Did you know changing a single word increased sales for a huge online-retailer by $3,000,000?
Here’s the scoop: In the early days of this company (aka Amazon), the shopping cart on the site used the word “Register” to check out.
The company noticed many customers abandoned their carts. They weren’t sure why. So they conducted usability studies.
And a shocking discovery was made: These first-time customers did not want to register. They saw registering as a hassle. They simply wanted to “checkout.”
The problem wasn’t so much in registering, it was in the placement of the form. Customers were ready to buy, not create an account.
In other words, they weren’t looking for a relationship, they just wanted to make a purchase.
The UX team changed the word “Register” to something else. They also added a brief note that customers were not required to create an account, but they could if they wanted.
What was the word that resulted in an additional $300,000,000 in sales the first year?
Small changes in wording can have a big impact on user behavior.
The designers thought they were putting the needs of their users first. After all, who wouldn’t want to register if it made purchasing things in the future faster and easier?
It was the usability studies and seeing the site through their customers’ eyes that changed their perspective.
The usability studies also showed the designers that it wasn’t only first-time customers who objected. Even repeat customers didn’t like registering or logging in. Often they couldn’t remember which email they’d used the previous time.
The registration form was intended to help customers and bring in more business. Instead, it created a hurdle customers didn’t want to tackle.
The story above shows how UX Copywriting looks at a process from your user’s perspective. It’s important to keep this in mind when creating webpages.
Ideas for Creating Customer-Centric Web Pages:
Keep things simple:
A cluttered website with too many elements can be overwhelming for visitors. Keep your design simple and easy to navigate. Use whitespace to separate different elements and make it easier for visitors to find what they’re looking for.
Plan the site navigation:
Navigation menus are the backbone of your website. Make sure menus are easy to understand with clearly labeled links and categories. Avoid complex dropdown menus that can be confusing.
Create scannable content:
Most people scan a web page rather than read it word-for-word. Headlines, subheadings, bullet points, and short paragraphs make your content appealing to read and easy to scan.
Use visual elements strategically:
Images, videos, and other elements should enhance, not clutter, your webpage. Make sure all visuals are relevant to your content and are optimized for fast loading times.

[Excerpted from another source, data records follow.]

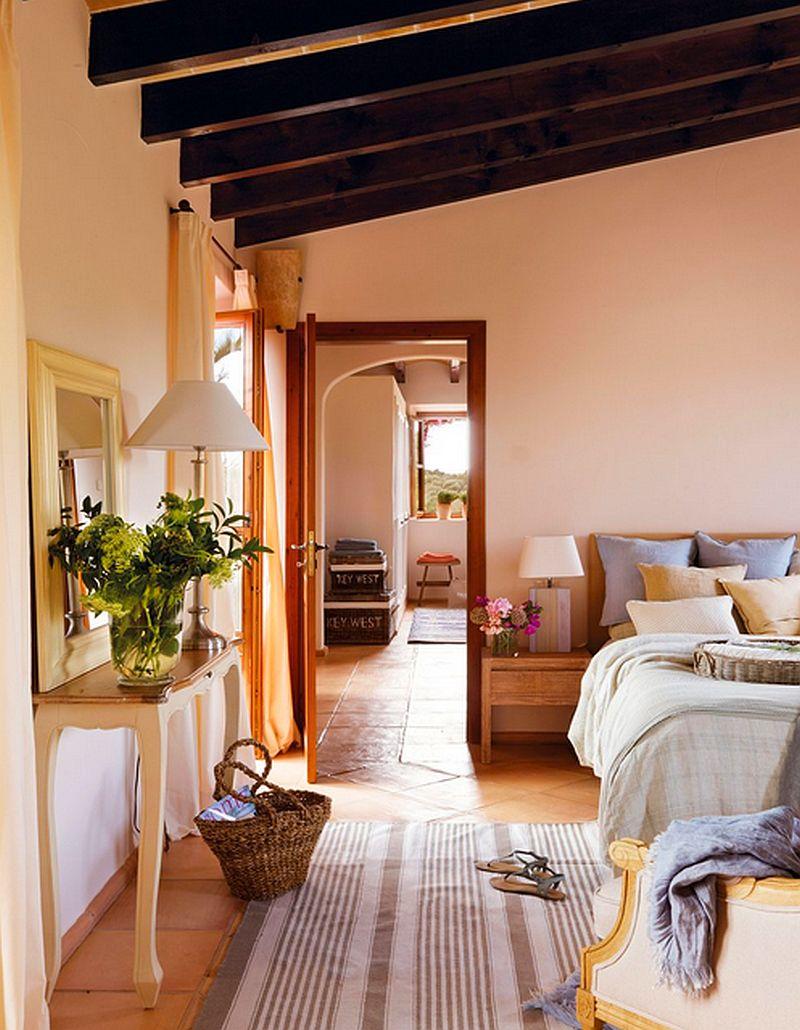 adelaparvu.com despre casa in Majorca, arhitect Amador Calafat-Busquets, Foto ElMueble (16)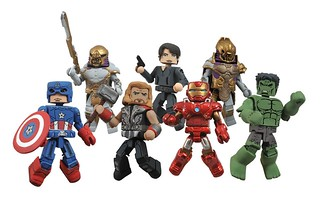 Marvel Minimates Series 45最新款造型!
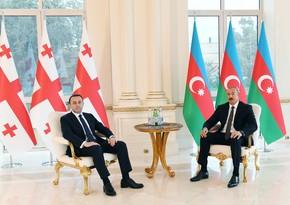Президент Ильхам Алиев встретился с премьер-министром Грузии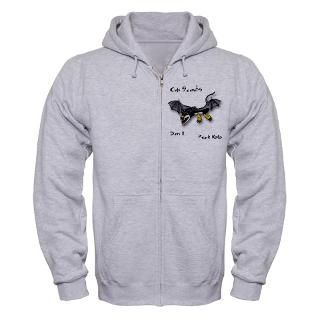 Cub Scout Hoodies & Hooded Sweatshirts  Buy Cub Scout Sweatshirts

Look at your site on mobile:
With more people using mobile devices to browse the web, it’s essential your website is mobile-friendly.
Use responsive design that adapts to different screen sizes, and test your website on different mobile devices to make sure it works well.
Test and optimize:
UX design is an ongoing process and testing/optimizing improves your user’s experience.
Tools like Google Analytics can give you insights about your visitors’ behavior, while A/B testing let’s you try out different design elements to improve your website’s UX.
By focusing on creating a great user experience for your website visitors, you can enhance your website’s credibility, build trust with your target audience, and ultimately drive more conversions and revenue for your business.